Text provided »
....

Decentralized Finance (DeFi) protocols have accumulated a total value locked (TVL) figure of $16.1B and feature a combined market cap of $20B. Now, investment into major DeFi protocols has raised the net worth of many individuals who were savvy enough to capitalize on the new opportunities and minted new millionaires. With the DeFi fever at all time high and major developments happening across, we thought that it’s the best time to introduce five DeFi protocols which show tremendous potential and are likely to soar higher in the coming days.
5. SushiSwap – $1.16B TVL
A forked version of the famed Uniswap – SushiSwap is an orderbook-less liquidity provider decentralized exchange. It offers better incentivization and integrations with the Yearn ecosystem, allowing it significant capability upgrades and better long term value aggregation. SushiSwap allows liquidity providers (LPs) to earn SUSHI tokens for providing liquidity, it’s a governance token ensuring that all participants have a chance to shape the protocol’s form and function.
The team was earlier criticized for initiating the so-called “vampire attack” on Uniswap and for the sale of millions of worth of tokens for ETH (which were eventually returned after the community backlash). However since then, SushiSwap has changed it’s course and started a new chapter in the journey. It joined the Yearn Finance ecosystem recently and is on it’s way to release new products in the future.
4. Yearn Ecosystem Token Index (YETI) – $7M TVL
Featuring effortless investing facility into Yearn Finance ecosystem projects, YETI is an index fund featuring a total of 8 projects namely Yearn Finance (YFI), Sushiswap (SUSHI), C.R.E.A.M. (CREAM), Akropolis (AKRO), Cover Protocol (COVER), Concentrated Voting Power (CVP), Keep3rV1 (KP3R) and Pickle Finance (PICKLE) at varying weights. It saves users from the hassle of finding promising projects and having to invest in them one by one.

....

What to work on »
**A.** Return the passage of the DeFi article verbatim, beginning at the words "5. SushiSwap –" and stopping after the words "form and function.".
**B.** According to the DeFi article, how many projects does the YETI index fund include?
None of the material is needed.

....

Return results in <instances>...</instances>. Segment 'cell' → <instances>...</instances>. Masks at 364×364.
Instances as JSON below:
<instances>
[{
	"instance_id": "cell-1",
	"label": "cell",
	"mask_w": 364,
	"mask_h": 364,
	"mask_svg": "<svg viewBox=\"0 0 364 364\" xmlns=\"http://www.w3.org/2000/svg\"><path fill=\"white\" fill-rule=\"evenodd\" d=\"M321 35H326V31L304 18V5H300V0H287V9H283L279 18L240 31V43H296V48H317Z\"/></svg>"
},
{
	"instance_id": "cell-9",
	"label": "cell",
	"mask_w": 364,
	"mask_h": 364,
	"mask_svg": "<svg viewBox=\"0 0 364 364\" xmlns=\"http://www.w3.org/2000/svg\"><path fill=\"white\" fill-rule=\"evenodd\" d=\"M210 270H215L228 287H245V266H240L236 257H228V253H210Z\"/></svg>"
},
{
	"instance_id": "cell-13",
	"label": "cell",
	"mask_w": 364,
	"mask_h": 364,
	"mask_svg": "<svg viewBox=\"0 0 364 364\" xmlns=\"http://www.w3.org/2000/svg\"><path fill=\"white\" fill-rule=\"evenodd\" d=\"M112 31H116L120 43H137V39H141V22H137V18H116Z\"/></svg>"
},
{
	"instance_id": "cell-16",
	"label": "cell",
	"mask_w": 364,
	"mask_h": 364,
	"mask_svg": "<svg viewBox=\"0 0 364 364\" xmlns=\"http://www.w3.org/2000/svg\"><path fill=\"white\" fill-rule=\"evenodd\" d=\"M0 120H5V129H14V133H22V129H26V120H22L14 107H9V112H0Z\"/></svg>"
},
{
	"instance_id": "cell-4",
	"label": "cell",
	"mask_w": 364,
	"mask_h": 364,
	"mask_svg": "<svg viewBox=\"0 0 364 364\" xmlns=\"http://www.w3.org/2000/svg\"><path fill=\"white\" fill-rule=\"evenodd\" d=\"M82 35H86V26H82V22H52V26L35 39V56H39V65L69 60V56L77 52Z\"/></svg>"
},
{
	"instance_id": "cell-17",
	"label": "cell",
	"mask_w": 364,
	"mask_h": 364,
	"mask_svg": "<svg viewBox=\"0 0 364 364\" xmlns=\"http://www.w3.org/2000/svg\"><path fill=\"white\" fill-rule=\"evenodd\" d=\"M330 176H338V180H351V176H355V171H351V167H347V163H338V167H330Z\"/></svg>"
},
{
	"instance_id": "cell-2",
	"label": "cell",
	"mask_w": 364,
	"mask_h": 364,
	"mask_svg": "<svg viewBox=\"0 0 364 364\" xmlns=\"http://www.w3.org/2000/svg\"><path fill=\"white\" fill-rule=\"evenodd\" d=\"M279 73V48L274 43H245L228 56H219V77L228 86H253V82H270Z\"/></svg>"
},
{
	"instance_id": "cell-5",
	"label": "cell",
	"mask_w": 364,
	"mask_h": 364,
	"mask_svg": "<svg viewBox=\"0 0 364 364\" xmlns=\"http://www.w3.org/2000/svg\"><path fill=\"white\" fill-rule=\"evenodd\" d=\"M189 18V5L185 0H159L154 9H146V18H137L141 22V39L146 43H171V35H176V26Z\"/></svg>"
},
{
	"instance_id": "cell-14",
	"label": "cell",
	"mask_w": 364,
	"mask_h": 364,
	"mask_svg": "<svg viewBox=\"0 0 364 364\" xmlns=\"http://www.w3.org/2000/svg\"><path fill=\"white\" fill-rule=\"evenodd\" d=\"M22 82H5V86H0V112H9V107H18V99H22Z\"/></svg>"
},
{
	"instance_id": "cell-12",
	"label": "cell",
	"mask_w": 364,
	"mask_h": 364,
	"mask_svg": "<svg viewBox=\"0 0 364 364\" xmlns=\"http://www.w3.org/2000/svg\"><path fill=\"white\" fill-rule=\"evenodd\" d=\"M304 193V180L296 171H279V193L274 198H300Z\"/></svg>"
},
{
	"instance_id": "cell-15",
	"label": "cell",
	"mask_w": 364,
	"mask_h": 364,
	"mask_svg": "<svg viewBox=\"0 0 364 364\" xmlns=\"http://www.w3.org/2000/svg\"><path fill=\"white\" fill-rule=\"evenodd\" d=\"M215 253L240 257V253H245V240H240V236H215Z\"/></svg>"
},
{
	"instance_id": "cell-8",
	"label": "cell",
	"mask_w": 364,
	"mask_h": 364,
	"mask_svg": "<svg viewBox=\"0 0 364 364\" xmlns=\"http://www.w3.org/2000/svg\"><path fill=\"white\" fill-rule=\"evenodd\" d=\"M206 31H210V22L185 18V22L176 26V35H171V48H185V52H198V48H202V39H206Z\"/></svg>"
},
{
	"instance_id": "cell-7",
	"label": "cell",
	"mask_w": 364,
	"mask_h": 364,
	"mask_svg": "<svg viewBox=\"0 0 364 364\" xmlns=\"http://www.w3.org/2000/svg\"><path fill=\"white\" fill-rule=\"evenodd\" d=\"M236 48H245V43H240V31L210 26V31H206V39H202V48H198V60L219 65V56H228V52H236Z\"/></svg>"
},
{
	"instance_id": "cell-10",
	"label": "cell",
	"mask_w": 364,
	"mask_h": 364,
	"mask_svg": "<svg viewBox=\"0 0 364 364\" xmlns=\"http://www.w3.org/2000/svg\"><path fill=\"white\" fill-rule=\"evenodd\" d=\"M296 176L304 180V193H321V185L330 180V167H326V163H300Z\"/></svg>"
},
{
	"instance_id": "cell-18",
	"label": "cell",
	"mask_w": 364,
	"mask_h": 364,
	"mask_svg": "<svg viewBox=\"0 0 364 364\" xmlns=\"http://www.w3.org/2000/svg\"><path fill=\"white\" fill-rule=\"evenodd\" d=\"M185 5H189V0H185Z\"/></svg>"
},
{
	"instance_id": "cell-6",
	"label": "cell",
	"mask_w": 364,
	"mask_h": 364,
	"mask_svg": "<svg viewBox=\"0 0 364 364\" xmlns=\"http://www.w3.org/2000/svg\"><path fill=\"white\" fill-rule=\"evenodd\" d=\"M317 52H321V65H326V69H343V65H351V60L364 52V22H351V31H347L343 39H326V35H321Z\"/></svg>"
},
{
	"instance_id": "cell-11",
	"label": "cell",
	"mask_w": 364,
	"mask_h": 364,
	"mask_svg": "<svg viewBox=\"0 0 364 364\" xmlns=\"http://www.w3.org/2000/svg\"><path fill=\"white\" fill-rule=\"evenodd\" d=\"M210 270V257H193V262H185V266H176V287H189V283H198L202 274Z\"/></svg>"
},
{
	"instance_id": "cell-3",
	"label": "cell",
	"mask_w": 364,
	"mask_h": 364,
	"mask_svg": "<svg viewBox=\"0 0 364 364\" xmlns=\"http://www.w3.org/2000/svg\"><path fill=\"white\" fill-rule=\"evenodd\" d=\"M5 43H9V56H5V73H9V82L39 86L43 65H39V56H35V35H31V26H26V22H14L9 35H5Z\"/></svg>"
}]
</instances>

....

Answers given »
**A.**
5. SushiSwap – $1.16B TVL
A forked version of the famed Uniswap – SushiSwap is an orderbook-less liquidity provider decentralized exchange. It offers better incentivization and integrations with the Yearn ecosystem, allowing it significant capability upgrades and better long term value aggregation. SushiSwap allows liquidity providers (LPs) to earn SUSHI tokens for providing liquidity, it’s a governance token ensuring that all participants have a chance to shape the protocol’s form and function.

**B.** Eight projects.